## Start The data

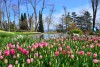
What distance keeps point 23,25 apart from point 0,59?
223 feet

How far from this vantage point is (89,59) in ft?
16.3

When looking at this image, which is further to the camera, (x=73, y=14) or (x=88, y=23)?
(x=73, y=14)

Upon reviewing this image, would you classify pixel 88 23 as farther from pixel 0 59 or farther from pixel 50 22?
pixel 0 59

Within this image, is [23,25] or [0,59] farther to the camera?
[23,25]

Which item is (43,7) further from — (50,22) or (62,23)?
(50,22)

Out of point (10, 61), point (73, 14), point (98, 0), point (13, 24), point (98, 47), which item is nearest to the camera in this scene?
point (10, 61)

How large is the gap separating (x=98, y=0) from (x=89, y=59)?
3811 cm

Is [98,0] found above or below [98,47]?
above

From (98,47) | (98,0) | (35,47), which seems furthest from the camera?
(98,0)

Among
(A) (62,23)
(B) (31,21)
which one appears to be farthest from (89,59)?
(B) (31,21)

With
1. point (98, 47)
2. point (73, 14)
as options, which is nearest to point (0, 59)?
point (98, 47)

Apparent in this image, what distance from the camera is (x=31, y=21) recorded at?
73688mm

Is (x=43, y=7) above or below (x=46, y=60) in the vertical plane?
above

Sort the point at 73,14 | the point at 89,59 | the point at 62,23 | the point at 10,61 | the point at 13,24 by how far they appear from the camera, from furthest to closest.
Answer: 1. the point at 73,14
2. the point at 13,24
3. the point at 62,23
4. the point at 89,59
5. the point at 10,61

## End The data
## Start The data

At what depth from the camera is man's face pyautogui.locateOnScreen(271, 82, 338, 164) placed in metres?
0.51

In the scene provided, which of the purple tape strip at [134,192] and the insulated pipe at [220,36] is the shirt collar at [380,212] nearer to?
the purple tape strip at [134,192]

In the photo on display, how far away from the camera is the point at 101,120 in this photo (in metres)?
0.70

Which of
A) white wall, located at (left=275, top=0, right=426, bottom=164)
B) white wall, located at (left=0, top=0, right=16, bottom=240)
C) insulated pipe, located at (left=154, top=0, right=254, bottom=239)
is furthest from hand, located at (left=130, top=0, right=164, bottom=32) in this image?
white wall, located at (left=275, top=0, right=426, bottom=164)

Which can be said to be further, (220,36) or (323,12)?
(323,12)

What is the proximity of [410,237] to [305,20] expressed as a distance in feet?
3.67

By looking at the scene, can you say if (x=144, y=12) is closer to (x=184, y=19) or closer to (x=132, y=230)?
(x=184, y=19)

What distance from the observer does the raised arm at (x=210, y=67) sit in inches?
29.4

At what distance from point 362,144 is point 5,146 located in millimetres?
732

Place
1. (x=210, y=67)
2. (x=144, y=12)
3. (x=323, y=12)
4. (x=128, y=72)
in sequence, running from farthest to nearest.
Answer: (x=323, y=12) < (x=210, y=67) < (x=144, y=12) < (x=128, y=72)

## End The data
## Start The data

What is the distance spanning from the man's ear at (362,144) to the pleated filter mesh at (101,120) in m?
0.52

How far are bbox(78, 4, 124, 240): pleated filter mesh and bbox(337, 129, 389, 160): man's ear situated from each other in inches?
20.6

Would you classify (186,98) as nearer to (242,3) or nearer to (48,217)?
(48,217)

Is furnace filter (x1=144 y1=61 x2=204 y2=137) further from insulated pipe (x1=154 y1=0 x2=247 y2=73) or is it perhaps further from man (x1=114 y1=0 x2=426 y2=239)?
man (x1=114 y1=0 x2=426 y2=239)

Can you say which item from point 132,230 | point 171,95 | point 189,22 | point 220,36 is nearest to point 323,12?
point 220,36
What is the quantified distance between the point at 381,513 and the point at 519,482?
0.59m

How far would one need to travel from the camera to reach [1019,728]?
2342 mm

## End The data

Count the lines in the data records above that contain the string "purple", with case taken into account. Reply with the number alone.

2